Il était beaucoup trop proche d'elle à présent mais elle ne pouvait pas reculer. Elle sentait le dessus de la coiffeuse cogner contre ses cuisses alors qu'elle cherchait discrètement un objet à saisir pour se protéger contre lui. N'importe quoi aurait pu faire l'affaire, mais il lui saisit le bras d'un geste vif et lui serra le poignet.
- Si jamais tu n'apprends pas cet arbre, reprit-il d'une voix caverneuse, je m'assurerais personnellement que ta petite copine la rouquine soit exécutée sur place publique, et je m'arrangerais comme il faudra pour que tu sois aux premières loges le jour-j.
- Espèce d'ordure ! grogna Hermione en sentant les larmes lui monter aux yeux.
Elle tira sur son bras sans pouvoir le dégager de l'emprise de Malefoy qui était trop forte.

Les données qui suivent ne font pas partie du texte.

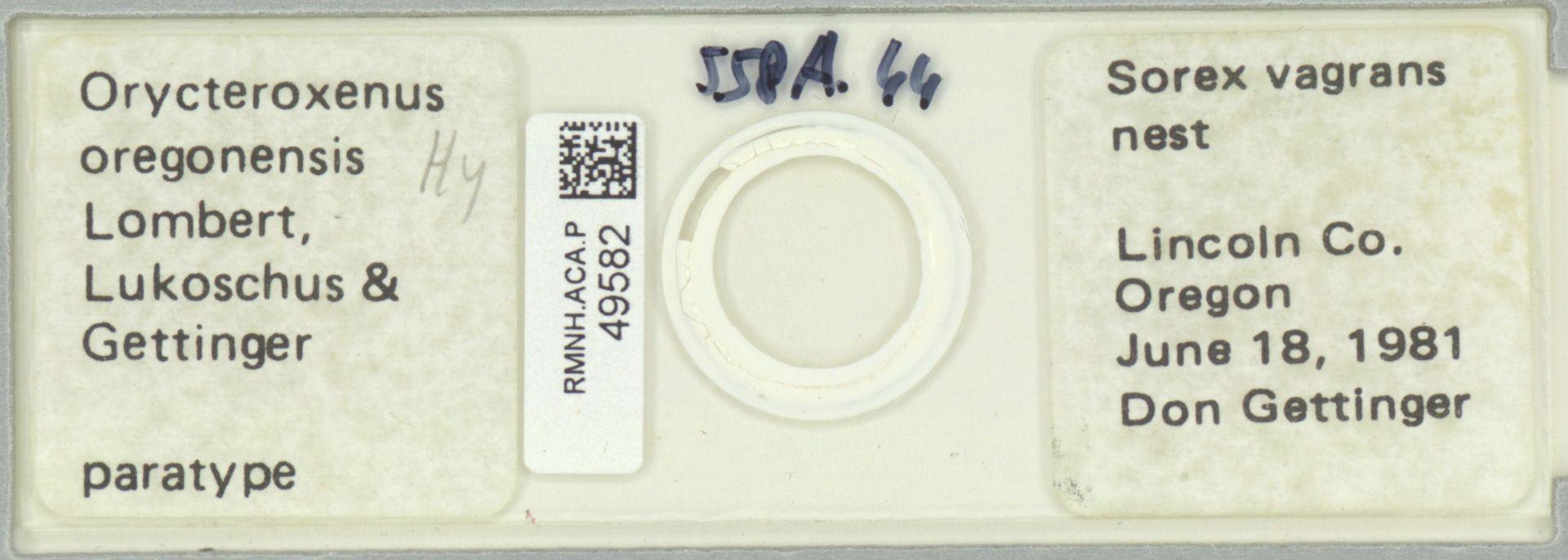RMNH.ACA.P.49582 | Orycteroxenus oregonensis Lombert, Lukoschus & Gettinger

- Lâche moi ! hurla-t-elle.
Avec un regard de profond mépris, il relâcha sa prise, libérant Hermione qui se décala vers la fenêtre. Elle observa son poignet et constata une marque rouge qui commençait à virer au bleu. En relevant les yeux vers son bourreau, elle le vit quitter la pièce d'un pas vif, mais avant de refermer la porte derrière lui, il lui jeta un dernier regard et lâcha d'un ton sec :
- Hoba t'aidera à soigner ton bras.
Hermione eut l'impression étrange que la sècheresse de son ton tentait de cacher une certaine inquiétude, mais la noirceur dans ses yeux dissipa immédiatement ce doute et au moment où la porte claqua, Hermione était certaine que l'idée qu'il ait pu lui briser le bras le ravissait.
Le rayon de soleil qui lui caressa le visage le lendemain matin n'eut pas raison du profond sommeil dans lequel était plongé Hermione. Elle avait repris son apparence habituelle excepté le bandage blanc qui entourait son poignet, sous lequel on pouvait encore apercevoir les marques bleues qu'avaient laissé les doigts de Malefoy. Un léger sourire se dessinait sur le visage de la jeune fille qui semblait faire un rêve des plus agréable. Si quelqu'un avait été dans la pièce à cet instant, il aurait pu dire que cela faisait des semaines que l'on n'avait pas vu une Hermione aussi paisible. Mais c'est finalement un bruit sourd provenant des étages inférieurs du manoir qui l'extirpa de son sommeil.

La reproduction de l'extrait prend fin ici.